IHRE AUFGABE: Welche Informationsstelle leitet Georg Otto Schmid laut dem Kommentar über die Polemik gegen Freikirchen?

TEXT ZUR PRÜFUNG:
·····

Kommentar

Unnötige Polemik schadet allen Christen

Ein Erzieher, der in einer christlichen Kinderkrippe bei Zürich arbeitete, hat sich an kleinen Kindern vergangen. Der reformierte Sektenexperte Georg Otto Schmid nutzt diesen Vorfall für eine Breitseite gegen die Freikirchen. Das ist bedauerlich.
Georg Otto Schmid.

Um religiöse Hintergründe des Missbrauchs zu erhellen, befragte der Tages-Anzeiger Georg Otto Schmid, den Leiter der reformierten Informationsstelle Relinfo. Statt einer differenzierenden Darstellung von möglichen Gefahren, die wirklich nachvollziehbar wären, liefert Schmid der Zeitung ein Arsenal  abgegriffener Vorurteile gegenüber Freikirchen. Diese Evangelikalen könnten sich nicht vorstellen, dass «Leute ihres Glaubens massivst sündigen können».

Vorurteile

Schmid operiert mit Begriffen wie «radikal» und «sektenhaft». Für diese Freikirchler seien «liberale Reformierte Ungläubige, die in der Hölle schmoren werden». Im Blick auf das ICF Zürcher Oberland, wo der Täter bei der Betreuung von Kindern mithalf, mutmasst Schmid: «Es ist sehr gut vorstellbar, dass der Mentor des Erziehers von dessen Neigungen gewusst hat». Der Sektenexperte hofft, dass der Fall für die «Freikirchenszene ein heilsamer Schock ist, und man lernt, dass Glauben allein nicht immer genügt».

·····

BEREITGESTELLTE ANGABEN:
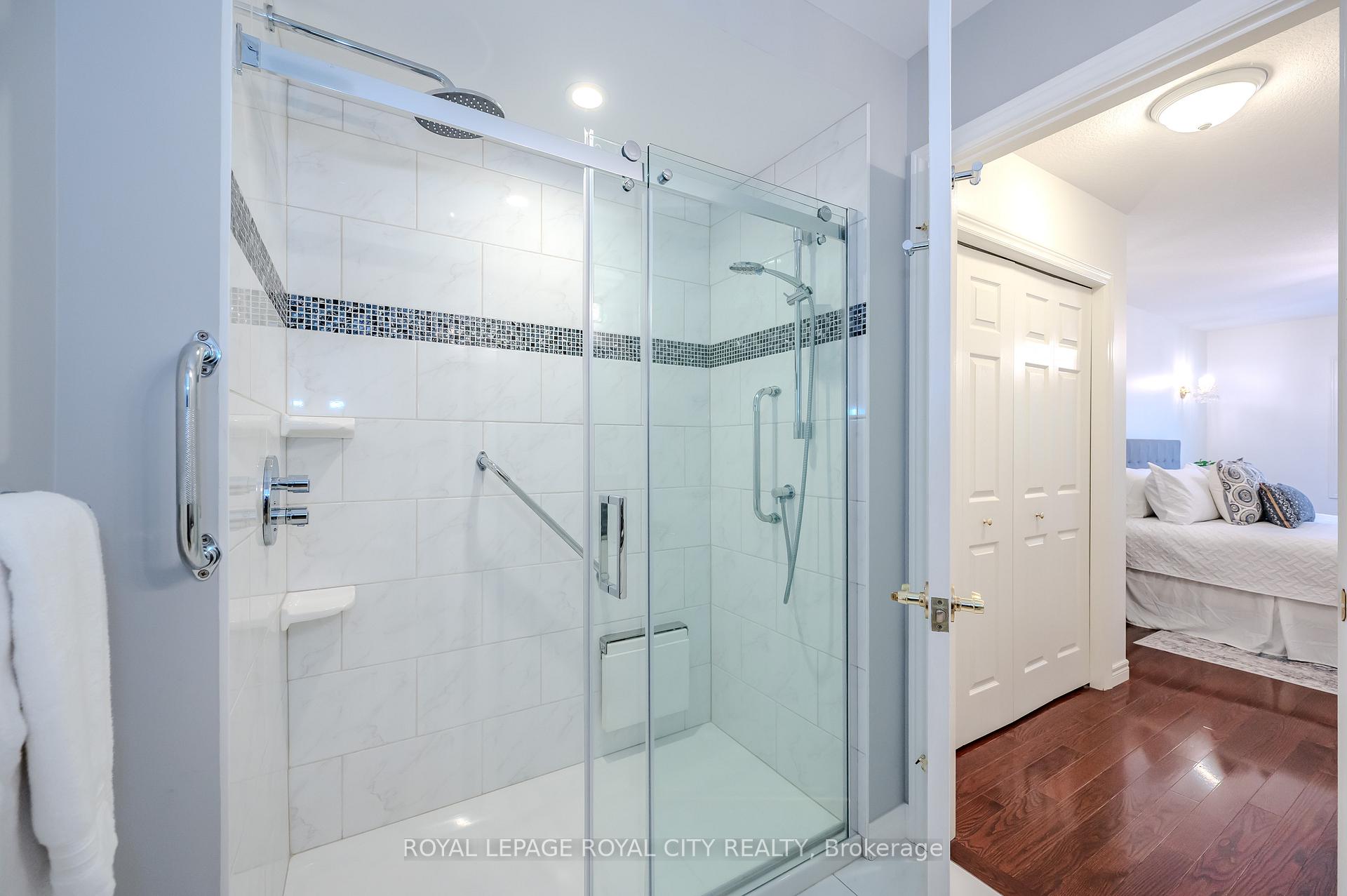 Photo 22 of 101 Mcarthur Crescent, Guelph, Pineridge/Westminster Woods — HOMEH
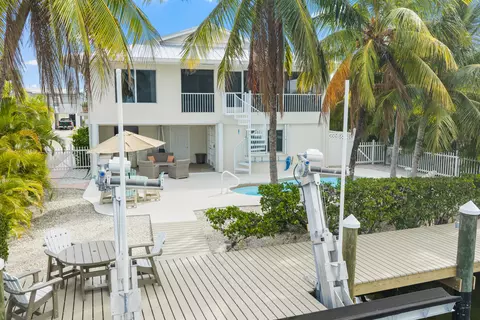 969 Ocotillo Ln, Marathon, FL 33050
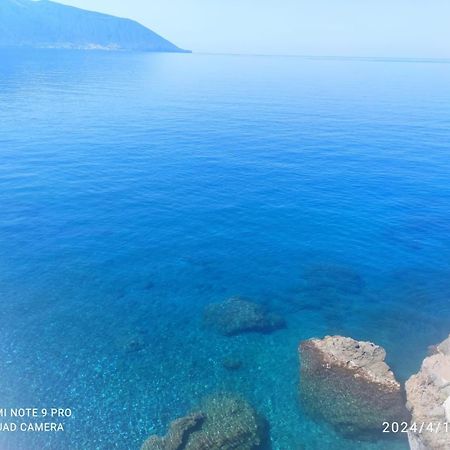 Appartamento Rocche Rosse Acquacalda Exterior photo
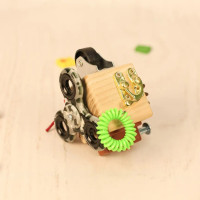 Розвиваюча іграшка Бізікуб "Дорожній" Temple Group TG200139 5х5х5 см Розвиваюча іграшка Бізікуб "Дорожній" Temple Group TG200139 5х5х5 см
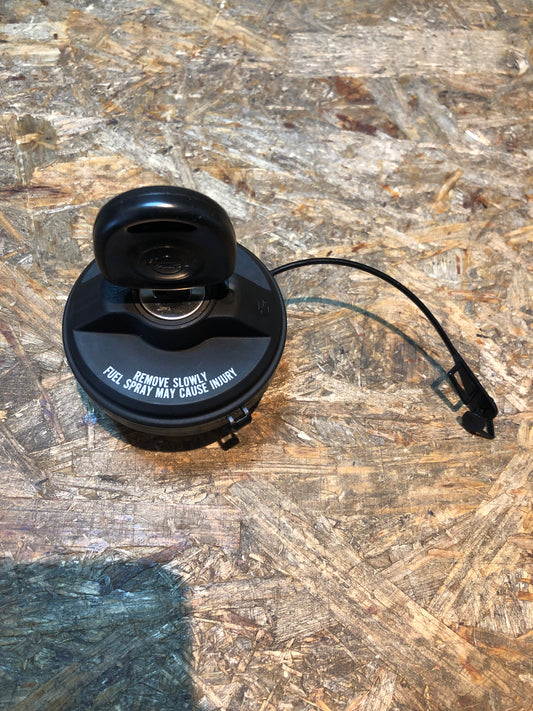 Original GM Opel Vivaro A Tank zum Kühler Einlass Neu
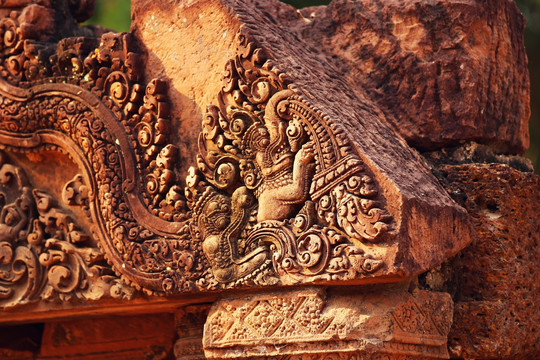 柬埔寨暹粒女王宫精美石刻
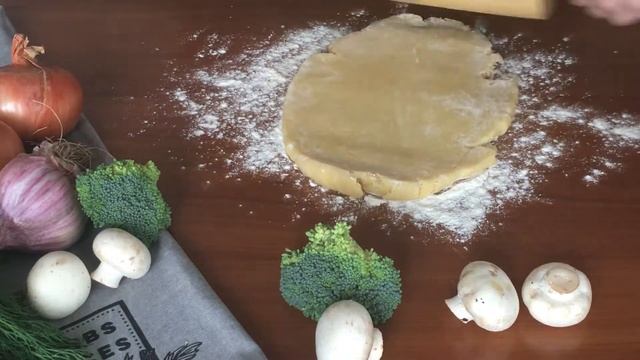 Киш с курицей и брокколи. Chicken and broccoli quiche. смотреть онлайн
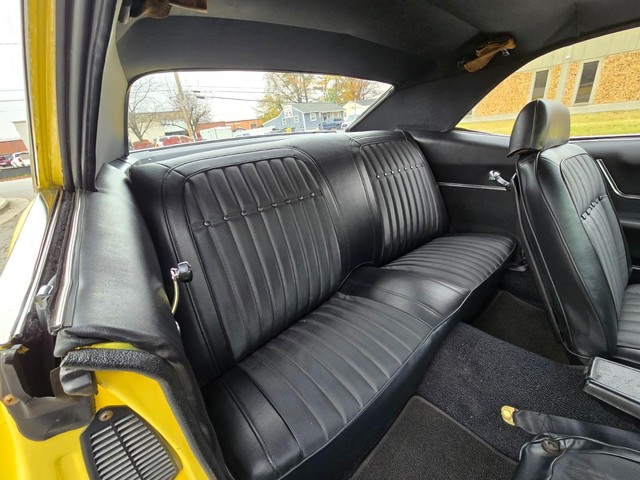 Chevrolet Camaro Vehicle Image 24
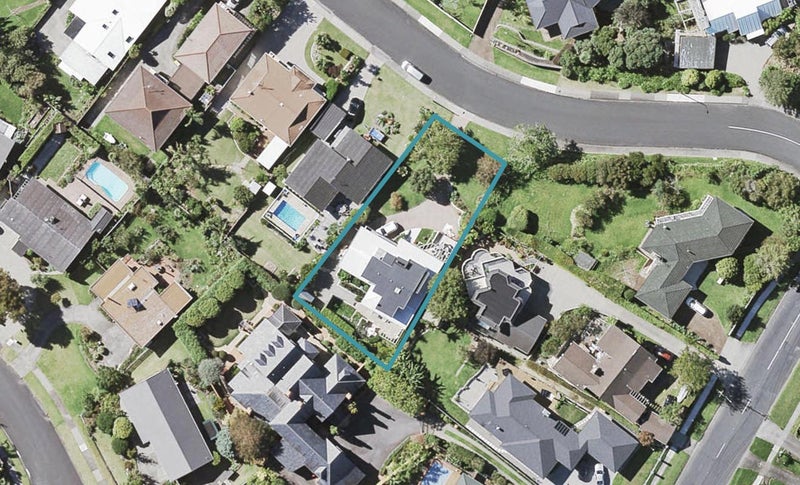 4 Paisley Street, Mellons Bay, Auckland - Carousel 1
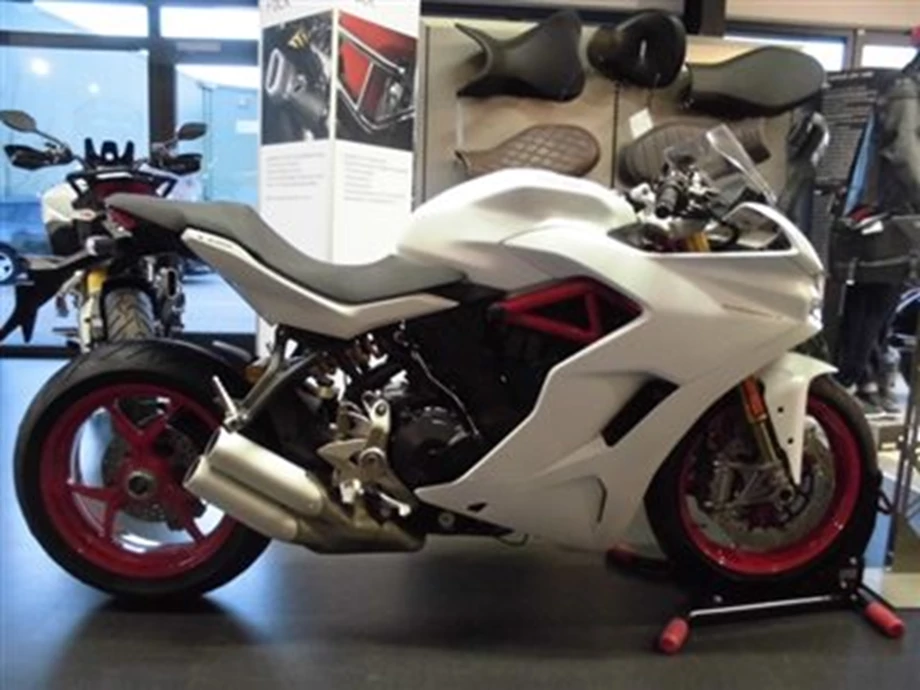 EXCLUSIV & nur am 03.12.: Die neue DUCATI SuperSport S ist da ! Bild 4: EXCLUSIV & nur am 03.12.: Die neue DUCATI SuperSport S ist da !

·····

ANTWORTBEREICH: Er leitet die reformierte Informationsstelle Relinfo.